Our Take
A geopolitical accident is doing what market competition alone could not: forcing US automakers to choose between tariff walls and competitive manufacturing.
Why it matters
EV market share follows capital deployment, and capital now flows to jurisdictions outside US tariff reach. For US-based suppliers and OEMs, this is a structural reset, not a temporary disruption.
Do this week
Supply chain heads: audit your Tier 1 and Tier 2 EV component sourcing by end of Q1 to identify tariff-exposed contracts you can renegotiate or relocate before 2025 penalties lock in.
The geopolitical gift to Chinese automakers
Fortune reports that while Detroit delayed its EV transition, Middle East instability and US trade policy have created a structural opening for Chinese manufacturers. Tariffs on EV imports and critical components are raising the cost of US-based production and pushing automakers to source outside tariff zones. Chinese competitors, already ahead in volume and cost per kilowatt-hour, are repositioning supply chains to serve markets where tariffs do not apply.
The timing compounds the problem for US automakers. Detroit's EV pivot arrived late relative to Chinese and European competitors. Now, as tariffs tighten margins, capital investment in US EV production becomes less attractive relative to production outside tariff reach. Chinese manufacturers are capturing this window.
Tariffs are accelerating, not slowing, Chinese dominance
The assumption behind US EV tariffs is that they protect domestic manufacturing. The opposite is happening. Tariffs raise the cost of US production without making it more competitive globally. Automakers respond by moving production capacity to Mexico, Southeast Asia, or other jurisdictions outside tariff scope. Chinese OEMs, already operating at lower cost and higher volume, inherit the structural advantage.
Supply chain reorientation is not reversible in a single fiscal year. Once Tier 1 suppliers move investment to Mexico or Thailand, US capacity sits idle. Capital has already moved. The tariff wall, meant to protect Detroit, instead protects Chinese manufacturers from Detroit-based competition in third markets. US automakers end up competing on price in China's supply-chain ecosystem, not their own.
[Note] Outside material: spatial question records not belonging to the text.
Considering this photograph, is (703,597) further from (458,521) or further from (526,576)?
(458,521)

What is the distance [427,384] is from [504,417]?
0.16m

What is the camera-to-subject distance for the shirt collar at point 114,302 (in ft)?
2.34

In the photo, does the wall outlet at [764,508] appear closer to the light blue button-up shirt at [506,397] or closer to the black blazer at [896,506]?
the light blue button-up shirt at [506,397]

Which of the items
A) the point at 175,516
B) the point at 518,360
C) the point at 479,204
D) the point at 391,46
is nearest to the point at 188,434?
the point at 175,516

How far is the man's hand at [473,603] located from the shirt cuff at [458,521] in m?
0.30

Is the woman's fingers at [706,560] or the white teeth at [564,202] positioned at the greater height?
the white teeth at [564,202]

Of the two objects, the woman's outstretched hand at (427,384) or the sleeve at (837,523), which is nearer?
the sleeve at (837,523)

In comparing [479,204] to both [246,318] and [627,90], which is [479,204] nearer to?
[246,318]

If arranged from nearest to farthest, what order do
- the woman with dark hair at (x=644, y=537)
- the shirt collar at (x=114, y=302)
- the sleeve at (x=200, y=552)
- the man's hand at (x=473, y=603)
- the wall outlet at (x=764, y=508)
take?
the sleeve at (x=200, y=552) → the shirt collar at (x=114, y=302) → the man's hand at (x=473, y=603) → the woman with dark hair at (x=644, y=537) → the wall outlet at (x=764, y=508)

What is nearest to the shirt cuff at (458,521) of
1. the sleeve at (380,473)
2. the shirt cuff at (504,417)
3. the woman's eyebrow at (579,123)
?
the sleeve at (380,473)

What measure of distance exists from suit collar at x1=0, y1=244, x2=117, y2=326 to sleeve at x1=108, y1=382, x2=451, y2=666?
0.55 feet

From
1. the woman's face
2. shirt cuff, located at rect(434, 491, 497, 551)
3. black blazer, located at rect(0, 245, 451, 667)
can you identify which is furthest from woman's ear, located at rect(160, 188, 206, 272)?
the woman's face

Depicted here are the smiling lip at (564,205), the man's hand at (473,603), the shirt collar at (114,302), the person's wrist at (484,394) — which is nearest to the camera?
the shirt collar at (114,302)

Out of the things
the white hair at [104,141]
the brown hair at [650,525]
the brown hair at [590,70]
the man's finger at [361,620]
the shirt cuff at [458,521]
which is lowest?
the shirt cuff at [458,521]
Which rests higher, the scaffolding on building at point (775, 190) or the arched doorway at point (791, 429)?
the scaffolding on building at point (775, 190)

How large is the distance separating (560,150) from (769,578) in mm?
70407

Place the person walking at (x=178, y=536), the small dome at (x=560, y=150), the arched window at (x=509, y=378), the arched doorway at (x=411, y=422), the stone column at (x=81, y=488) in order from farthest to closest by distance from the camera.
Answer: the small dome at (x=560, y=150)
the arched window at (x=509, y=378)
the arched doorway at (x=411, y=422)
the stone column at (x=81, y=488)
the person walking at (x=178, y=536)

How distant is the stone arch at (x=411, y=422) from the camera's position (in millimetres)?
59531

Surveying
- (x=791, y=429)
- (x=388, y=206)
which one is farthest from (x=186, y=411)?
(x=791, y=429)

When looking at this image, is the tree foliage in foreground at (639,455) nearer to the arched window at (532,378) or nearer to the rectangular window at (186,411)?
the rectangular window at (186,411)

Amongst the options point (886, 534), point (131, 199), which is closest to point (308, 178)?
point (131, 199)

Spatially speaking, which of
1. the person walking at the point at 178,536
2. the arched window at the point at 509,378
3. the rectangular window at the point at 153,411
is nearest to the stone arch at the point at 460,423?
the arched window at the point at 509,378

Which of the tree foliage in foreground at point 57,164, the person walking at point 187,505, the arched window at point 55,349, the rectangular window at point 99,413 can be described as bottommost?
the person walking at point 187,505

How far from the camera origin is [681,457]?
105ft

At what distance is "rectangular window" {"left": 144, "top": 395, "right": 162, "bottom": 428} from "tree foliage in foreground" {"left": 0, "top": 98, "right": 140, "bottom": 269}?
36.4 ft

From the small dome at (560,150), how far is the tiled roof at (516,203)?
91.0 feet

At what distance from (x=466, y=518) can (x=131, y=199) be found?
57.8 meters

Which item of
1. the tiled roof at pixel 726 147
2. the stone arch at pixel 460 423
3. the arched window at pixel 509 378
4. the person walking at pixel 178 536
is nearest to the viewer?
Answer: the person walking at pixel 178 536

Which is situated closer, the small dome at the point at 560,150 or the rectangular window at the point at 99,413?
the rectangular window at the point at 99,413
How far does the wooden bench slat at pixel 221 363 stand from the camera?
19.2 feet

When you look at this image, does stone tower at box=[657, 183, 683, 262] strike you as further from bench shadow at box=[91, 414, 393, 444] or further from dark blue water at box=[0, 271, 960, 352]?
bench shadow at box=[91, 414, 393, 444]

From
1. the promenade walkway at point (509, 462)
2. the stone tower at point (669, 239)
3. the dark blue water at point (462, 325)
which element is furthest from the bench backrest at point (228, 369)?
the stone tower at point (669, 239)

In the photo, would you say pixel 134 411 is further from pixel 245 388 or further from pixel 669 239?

What to do now if you are in US auto supply
If you supply components to US OEMs or sit in the EV supply chain, your customer's margin is collapsing. Renegotiate contract terms before they do. If your customer moves production to Mexico or overseas, your US factory becomes a cost liability. Identify which of your own suppliers can move with you, which are tariff-stuck, and which you need to replace. Do not assume your customer will take the tariff hit. They will pass it downstream, then move production. Document your tariff exposure by component and by customer before the next earnings call, when suppliers will start disappearing.